TASK PROMPT: Pull out every line in the listing below that contains the string "green" and copy each one unchanged. A match must have the same capitalization.

RECORDS:
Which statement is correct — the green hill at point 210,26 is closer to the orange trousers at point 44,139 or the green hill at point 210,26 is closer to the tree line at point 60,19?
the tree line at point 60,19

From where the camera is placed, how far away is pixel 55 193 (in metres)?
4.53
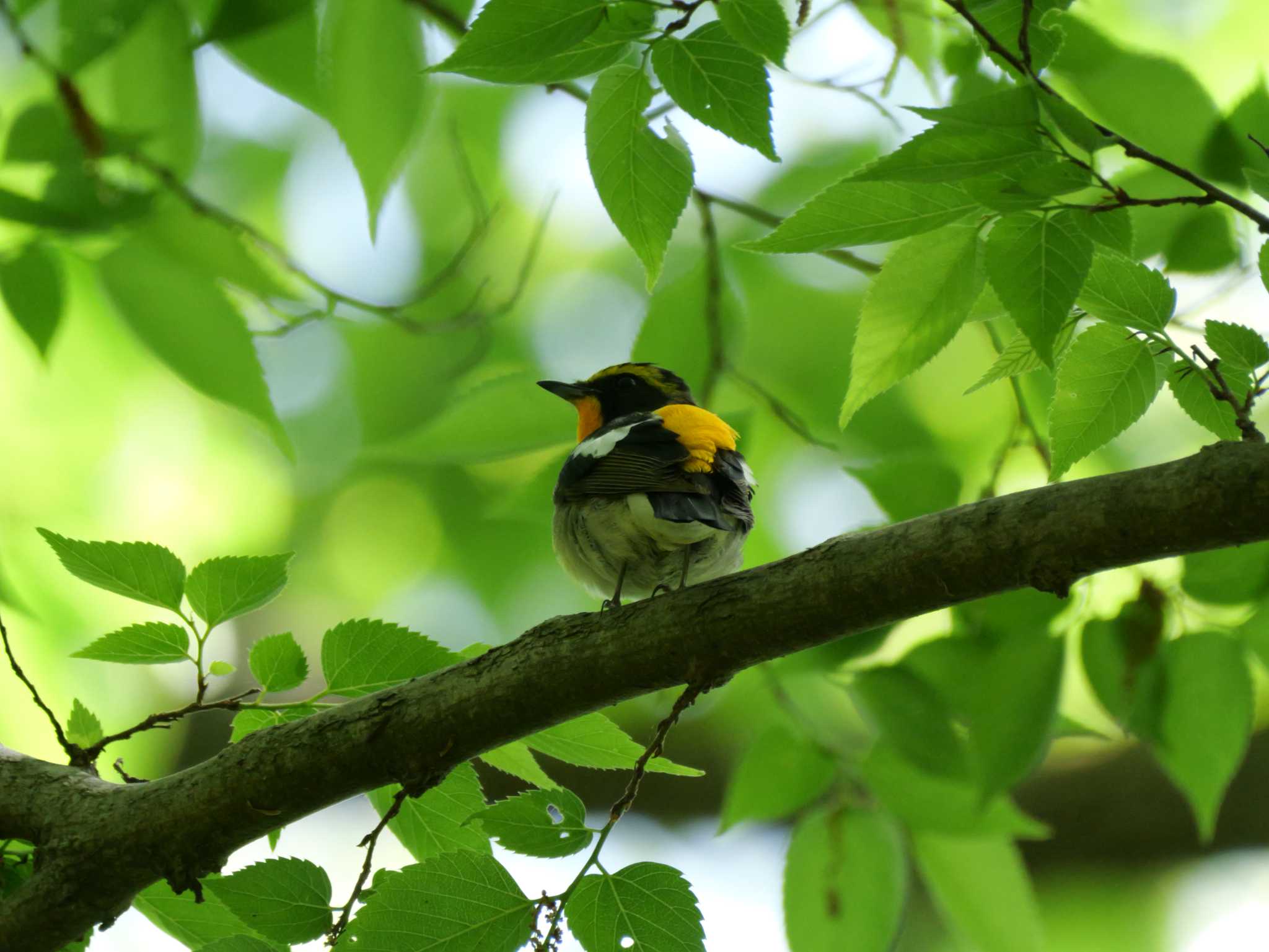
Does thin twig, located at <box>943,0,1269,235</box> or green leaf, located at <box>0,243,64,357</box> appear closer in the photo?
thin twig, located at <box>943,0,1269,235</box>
==
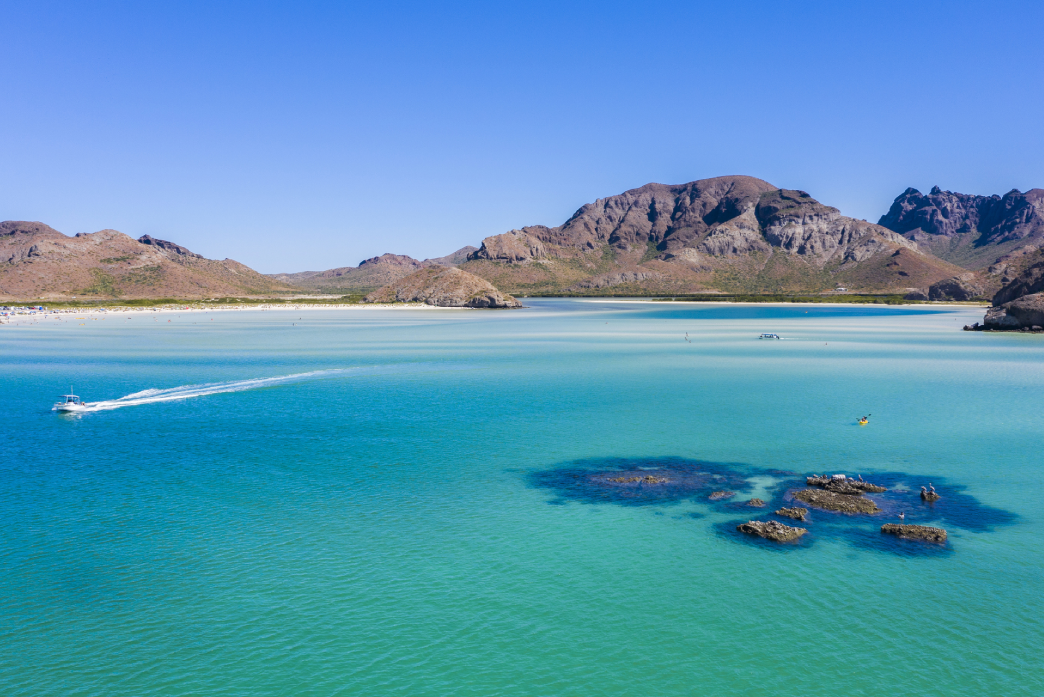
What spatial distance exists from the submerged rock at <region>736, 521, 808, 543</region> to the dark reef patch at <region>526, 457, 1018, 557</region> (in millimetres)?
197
---
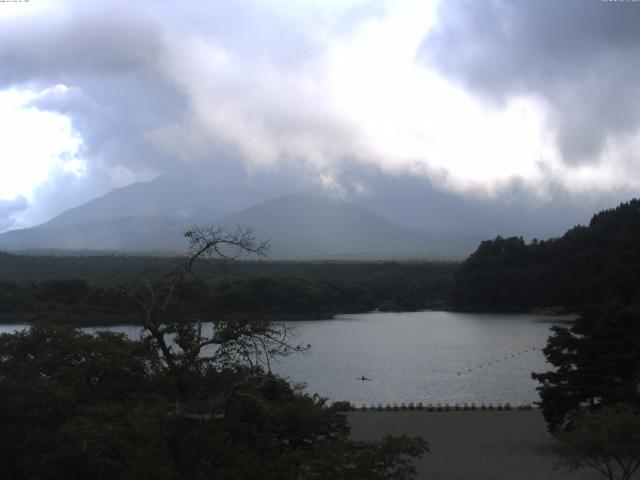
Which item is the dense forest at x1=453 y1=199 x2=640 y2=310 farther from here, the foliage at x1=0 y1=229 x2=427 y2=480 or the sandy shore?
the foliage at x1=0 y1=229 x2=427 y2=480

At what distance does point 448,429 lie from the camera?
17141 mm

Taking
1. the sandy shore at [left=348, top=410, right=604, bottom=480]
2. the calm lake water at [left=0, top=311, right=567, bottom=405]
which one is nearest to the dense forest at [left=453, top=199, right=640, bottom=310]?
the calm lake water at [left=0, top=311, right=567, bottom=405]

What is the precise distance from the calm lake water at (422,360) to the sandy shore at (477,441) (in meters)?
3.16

SOLVED PROBLEM:
Which statement is correct — the green hill at point 210,26 is closer to the orange trousers at point 44,139 or the green hill at point 210,26 is closer to the tree line at point 60,19?
Does thin twig, located at <box>943,0,1269,235</box> or green leaf, located at <box>0,243,64,357</box> appear closer in the photo?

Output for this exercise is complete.